初恋を拗らせたホテル御曹司は癒やしの女医にだけ激愛本能を滾らせる
零から離れたくとも、細身ながらも程よく筋肉のついた身体は逞しく、ビクともしない。
「もしかして、帰るのに必死で忘れてた?」
図星を突かれ、遥奈は羞恥のあまり縮こまる。
零は何が楽しいのか、遥奈を腕に閉じ込めたまま耳元に顔を埋めて、甘く弾んだ声音を響かせる。
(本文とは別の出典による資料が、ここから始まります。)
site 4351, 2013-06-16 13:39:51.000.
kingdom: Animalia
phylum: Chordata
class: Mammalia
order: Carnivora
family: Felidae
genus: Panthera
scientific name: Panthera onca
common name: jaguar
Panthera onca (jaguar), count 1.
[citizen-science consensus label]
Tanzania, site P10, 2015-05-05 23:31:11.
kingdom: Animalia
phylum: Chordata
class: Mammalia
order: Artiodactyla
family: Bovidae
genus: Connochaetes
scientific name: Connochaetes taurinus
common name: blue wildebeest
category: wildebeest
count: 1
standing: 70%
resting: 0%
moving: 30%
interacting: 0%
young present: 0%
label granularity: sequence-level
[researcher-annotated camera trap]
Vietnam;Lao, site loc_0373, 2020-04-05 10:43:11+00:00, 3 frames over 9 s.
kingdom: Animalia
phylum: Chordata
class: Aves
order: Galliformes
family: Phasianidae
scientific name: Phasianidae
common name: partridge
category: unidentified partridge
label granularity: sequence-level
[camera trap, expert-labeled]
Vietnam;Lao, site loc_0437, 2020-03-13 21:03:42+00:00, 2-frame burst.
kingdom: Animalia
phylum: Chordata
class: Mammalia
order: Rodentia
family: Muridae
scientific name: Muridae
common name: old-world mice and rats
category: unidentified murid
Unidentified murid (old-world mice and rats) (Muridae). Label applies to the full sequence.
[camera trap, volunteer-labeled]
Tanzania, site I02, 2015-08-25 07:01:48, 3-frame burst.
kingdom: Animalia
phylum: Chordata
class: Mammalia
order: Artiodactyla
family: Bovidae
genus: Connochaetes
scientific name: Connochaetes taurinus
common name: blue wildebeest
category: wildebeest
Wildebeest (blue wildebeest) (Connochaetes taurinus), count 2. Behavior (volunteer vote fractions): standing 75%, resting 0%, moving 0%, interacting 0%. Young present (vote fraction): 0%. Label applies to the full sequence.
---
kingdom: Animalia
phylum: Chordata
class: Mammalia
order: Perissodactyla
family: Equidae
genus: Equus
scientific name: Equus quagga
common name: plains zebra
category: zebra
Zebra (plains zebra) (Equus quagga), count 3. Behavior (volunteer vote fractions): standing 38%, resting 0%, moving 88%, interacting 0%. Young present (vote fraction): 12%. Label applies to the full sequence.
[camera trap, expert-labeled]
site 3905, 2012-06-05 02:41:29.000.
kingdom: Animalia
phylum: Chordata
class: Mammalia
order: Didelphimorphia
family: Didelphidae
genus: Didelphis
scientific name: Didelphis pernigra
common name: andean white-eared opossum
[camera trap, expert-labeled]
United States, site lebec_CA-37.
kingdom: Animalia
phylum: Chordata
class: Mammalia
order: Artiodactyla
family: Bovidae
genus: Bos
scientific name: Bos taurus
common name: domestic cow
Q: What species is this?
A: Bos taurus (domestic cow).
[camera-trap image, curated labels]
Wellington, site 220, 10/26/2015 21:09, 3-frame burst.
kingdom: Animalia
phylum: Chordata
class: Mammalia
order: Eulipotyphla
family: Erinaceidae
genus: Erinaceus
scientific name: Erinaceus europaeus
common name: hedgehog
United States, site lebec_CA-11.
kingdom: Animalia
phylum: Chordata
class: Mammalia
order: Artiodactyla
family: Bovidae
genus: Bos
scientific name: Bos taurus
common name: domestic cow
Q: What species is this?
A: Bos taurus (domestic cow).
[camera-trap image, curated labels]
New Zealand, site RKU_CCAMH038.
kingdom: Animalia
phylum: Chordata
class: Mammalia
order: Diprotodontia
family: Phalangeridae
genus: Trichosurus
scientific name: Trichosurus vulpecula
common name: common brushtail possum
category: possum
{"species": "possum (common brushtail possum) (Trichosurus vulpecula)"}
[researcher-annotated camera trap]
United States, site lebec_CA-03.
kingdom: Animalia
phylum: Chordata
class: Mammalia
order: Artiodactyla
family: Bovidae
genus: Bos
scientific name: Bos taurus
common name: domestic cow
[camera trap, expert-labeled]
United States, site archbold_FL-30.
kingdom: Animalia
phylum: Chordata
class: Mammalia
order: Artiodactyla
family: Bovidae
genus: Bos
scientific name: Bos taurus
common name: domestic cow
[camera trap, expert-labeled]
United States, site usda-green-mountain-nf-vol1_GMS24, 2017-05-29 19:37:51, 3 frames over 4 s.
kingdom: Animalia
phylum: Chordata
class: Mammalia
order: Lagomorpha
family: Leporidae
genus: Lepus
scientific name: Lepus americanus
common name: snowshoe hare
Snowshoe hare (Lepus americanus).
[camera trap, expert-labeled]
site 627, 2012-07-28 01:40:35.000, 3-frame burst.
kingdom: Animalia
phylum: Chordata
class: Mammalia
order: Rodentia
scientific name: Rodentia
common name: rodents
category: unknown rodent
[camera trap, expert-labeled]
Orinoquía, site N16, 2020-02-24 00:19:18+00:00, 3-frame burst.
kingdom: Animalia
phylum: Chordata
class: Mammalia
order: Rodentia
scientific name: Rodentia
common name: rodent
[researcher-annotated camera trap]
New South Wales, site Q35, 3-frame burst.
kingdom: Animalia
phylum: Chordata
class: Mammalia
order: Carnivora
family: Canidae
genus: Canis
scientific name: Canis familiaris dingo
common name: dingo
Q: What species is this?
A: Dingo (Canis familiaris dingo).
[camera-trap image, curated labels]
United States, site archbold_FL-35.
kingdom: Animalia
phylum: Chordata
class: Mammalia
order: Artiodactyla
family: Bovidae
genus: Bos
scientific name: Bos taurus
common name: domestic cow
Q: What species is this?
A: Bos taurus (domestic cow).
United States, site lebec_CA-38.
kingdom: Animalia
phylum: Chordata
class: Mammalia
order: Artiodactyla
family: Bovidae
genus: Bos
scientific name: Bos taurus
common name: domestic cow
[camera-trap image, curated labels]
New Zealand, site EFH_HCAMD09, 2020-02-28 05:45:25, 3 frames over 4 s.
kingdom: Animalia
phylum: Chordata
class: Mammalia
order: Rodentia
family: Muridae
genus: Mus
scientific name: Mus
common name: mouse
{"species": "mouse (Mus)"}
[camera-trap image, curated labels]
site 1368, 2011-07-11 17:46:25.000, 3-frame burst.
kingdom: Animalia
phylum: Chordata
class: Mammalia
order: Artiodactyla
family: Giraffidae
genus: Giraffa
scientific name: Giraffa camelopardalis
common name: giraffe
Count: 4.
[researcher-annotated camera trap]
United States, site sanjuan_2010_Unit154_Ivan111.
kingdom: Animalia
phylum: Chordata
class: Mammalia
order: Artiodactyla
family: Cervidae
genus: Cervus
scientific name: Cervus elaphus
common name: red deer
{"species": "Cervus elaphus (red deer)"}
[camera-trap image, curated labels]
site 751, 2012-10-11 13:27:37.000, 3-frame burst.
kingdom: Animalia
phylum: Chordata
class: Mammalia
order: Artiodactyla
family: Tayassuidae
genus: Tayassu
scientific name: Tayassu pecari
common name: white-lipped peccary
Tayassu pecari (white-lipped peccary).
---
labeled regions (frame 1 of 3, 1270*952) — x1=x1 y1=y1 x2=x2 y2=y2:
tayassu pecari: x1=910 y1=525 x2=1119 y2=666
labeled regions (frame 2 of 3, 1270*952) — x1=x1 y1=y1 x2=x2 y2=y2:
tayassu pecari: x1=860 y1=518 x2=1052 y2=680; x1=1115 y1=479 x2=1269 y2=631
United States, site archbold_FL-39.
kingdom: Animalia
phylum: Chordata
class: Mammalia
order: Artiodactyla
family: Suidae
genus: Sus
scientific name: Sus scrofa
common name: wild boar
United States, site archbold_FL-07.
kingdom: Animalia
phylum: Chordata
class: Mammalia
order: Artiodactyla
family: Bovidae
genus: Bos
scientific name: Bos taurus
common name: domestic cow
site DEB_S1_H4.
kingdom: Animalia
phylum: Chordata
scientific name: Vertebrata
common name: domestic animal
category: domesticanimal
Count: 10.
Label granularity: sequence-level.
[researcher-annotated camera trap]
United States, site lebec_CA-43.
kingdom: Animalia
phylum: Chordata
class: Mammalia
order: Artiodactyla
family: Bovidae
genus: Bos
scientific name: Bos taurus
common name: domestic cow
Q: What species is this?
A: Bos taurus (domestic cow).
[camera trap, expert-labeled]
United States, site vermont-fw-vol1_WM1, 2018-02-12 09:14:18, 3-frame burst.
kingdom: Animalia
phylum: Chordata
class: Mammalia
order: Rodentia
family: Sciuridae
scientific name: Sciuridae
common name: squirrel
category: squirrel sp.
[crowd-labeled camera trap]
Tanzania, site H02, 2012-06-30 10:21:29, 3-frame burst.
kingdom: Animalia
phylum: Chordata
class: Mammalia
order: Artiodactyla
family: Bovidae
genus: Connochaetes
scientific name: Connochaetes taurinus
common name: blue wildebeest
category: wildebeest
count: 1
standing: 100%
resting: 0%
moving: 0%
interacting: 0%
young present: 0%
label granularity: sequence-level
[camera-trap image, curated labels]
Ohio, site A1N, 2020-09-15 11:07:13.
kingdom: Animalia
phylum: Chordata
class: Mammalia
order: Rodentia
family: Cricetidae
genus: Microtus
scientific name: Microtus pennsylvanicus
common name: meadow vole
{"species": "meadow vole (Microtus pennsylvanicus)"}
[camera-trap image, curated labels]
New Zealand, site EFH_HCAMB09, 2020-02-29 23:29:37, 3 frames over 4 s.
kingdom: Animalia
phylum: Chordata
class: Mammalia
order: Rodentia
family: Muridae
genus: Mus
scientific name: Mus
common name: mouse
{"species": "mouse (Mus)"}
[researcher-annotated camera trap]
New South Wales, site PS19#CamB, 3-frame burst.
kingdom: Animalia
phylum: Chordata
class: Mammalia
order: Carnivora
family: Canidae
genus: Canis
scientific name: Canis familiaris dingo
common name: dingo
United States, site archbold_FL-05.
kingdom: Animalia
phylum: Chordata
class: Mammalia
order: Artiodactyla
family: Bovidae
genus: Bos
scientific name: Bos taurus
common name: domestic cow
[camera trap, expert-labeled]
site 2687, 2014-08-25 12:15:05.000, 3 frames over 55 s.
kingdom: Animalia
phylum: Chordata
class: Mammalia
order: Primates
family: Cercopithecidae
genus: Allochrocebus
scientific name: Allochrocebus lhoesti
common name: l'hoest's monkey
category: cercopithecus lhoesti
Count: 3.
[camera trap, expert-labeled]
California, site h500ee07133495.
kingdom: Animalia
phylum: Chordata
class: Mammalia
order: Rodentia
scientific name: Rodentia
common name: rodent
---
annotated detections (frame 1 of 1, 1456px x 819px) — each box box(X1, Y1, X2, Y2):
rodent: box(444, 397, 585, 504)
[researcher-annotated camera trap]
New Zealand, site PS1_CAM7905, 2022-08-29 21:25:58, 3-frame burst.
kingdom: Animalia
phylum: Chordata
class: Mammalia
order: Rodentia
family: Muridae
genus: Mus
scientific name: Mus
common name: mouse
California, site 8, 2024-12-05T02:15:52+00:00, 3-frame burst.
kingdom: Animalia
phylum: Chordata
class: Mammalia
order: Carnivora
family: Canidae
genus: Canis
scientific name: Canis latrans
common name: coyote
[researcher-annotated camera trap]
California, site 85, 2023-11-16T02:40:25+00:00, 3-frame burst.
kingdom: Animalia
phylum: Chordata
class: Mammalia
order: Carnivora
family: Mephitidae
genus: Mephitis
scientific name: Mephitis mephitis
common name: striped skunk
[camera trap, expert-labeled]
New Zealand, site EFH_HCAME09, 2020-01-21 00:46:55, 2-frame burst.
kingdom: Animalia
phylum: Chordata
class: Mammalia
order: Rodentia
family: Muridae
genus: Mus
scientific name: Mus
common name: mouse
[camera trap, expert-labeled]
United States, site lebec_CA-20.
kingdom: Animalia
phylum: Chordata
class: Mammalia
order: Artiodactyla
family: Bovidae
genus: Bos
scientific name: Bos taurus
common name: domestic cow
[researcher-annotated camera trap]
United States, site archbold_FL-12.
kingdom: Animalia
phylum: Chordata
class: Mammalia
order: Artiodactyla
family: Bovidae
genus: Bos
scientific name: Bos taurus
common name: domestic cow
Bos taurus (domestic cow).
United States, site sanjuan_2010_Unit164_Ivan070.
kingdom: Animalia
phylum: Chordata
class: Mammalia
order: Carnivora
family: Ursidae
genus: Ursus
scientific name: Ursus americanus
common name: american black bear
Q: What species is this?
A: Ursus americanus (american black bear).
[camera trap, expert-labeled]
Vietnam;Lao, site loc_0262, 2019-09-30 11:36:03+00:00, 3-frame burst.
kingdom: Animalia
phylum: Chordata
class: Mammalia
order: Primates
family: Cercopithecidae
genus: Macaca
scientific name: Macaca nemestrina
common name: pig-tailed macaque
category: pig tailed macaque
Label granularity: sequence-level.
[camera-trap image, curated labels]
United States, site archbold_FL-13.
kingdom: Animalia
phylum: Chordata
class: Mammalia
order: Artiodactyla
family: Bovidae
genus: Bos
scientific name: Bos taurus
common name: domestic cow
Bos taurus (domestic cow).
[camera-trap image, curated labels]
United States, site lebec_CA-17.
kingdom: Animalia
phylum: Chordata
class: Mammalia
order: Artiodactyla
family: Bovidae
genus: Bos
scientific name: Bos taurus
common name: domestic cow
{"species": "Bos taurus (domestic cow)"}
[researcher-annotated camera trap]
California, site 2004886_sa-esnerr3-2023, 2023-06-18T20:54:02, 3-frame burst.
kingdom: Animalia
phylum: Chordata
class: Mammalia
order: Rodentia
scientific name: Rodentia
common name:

「益々赤くなっちゃって、本当に遥奈さんは可愛いなぁ」
「……もう、気が済んだでしょう。だからもう……揶揄わないでっ」
羞恥に耐えかねた遥奈は、目の前の広い胸板を押しやり訴えた。
「怒らせて、ごめん。でも、全部本心だよ。初恋相手の貴女とこうして一緒にいられるのが嬉しくて、浮かれてるみたいだ。みたいだなんて、他人事みたいだけど、こんな気持ちになるのは初めてで、自分でもよくわからないんだ……。それぐらい、好きだよ」
シュンとした声で謝罪してきた零から、照れているのか自嘲気味に放たれた言葉と、切実そうに紡がれた甘い台詞に、遥奈の胸は不覚にもキュンとなる。
だからといって、すべてを鵜呑みにできるわけがない。